▸ PROBLEMS AND TASKS
1. In the passage on Zephaniah, during which king's time did he serve as a prophet?
2. Please write out the passage on Zephaniah between "Who was he, and" and "to Babylon (640-609BC).", inclusive.

▸ PROVIDED PASSAGE
---------------

The Good News
Another class beginning with a question.......
What do you think it means to be a prophet?
Our Old Testament bible reference comes from the prophet Zephaniah, one of those "minor" prophets whose name gets lost behind the more familiar and major prophets like Jeremiah, Isaiah, and Daniel.
Who was he, and why was he considered a prophet?
He was a prophet during the time of King Josiah prior to the fall of Jerusalem, preceding the exile of the Jews to Babylon (640-609BC).
Like all Old Testament prophets he had a distinct message to deliver.
Interesting to note his words, his message, was quite encouraging in the reading for today (Zephaniah 3: 14-20) offering hope to God's people who will be facing significant hardship in the years ahead.

---------------

▸ AVAILABLE DATA
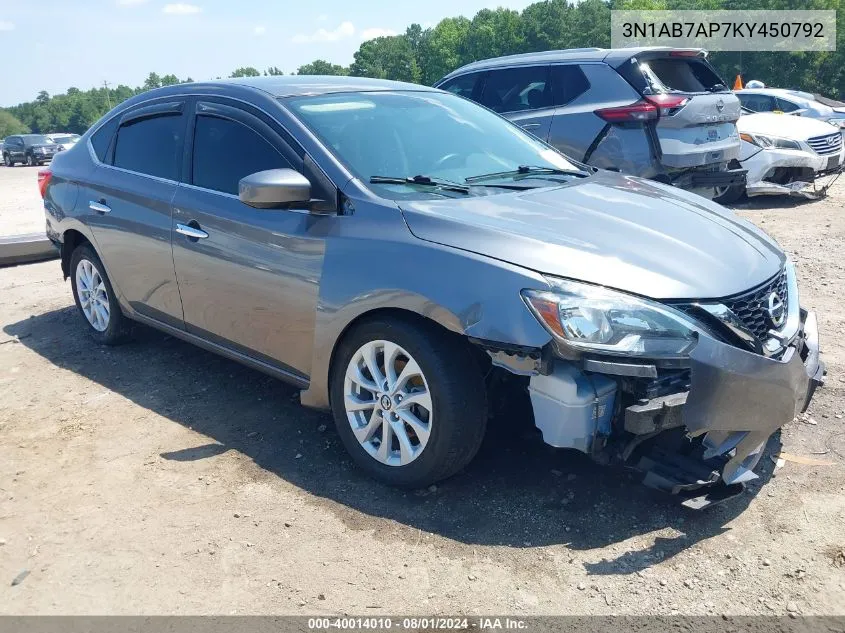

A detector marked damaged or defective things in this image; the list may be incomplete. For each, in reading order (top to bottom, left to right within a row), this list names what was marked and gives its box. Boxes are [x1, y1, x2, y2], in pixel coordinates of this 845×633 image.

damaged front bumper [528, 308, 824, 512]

---------------

▸ OUTPUTS IN ORDER
1. King Josiah

2.
Who was he, and why was he considered a prophet?
He was a prophet during the time of King Josiah prior to the fall of Jerusalem, preceding the exile of the Jews to Babylon (640-609BC).